Divieto di duplicazione dell’accertamento TARI e corretta qualificazione dei rifiuti
Con la sentenza n. 1805/2026, la Corte di cassazione interviene su una controversia in materia di TARI relativa a più annualità, chiarendo principi di rilievo sia sul piano processuale sia su quello sostanziale.

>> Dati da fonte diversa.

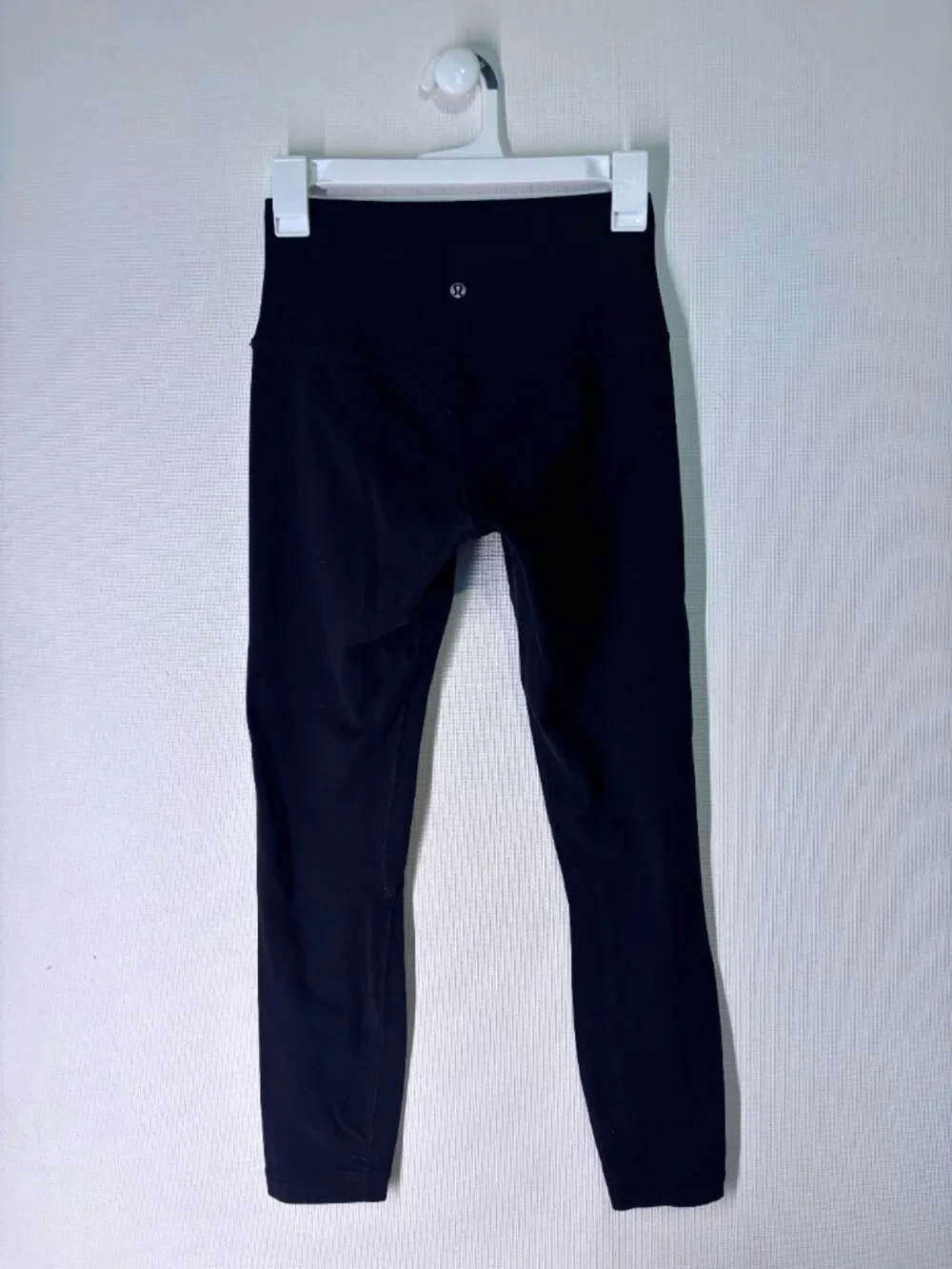 Lululemon Align Leggings Size 6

La Suprema Corte ha affermato che non è consentita la duplicazione dell’azione accertativa per le medesime annualità e per lo stesso immobile, richiamando il principio del ne bis in idem, operante anche prima dell’introduzione dell’art. 9-bis dello Statuto del contribuente. In presenza di un giudizio già pendente o definito sulla stessa pretesa tributaria, il giudice non può pronunciarsi nuovamente.
Sul piano motivazionale, è stata ritenuta in linea di principio legittima la motivazione per relationem, purché risulti che il giudice d’appello abbia effettivamente esaminato e valutato i motivi di gravame, tuttavia, essa non può coprire un’omissione di pronuncia su specifiche censure.
Nel merito della debenza della TARI, la Corte ha censurato la decisione di merito per errata e generica qualificazione dei rifiuti prodotti, ribadendo che occorre distinguere, sulla base delle definizioni normative, tra imballaggi primari, secondari e terziari. La tassabilità delle superfici dipende dalla concreta tipologia dei rifiuti e non da una qualificazione astratta o descrittiva.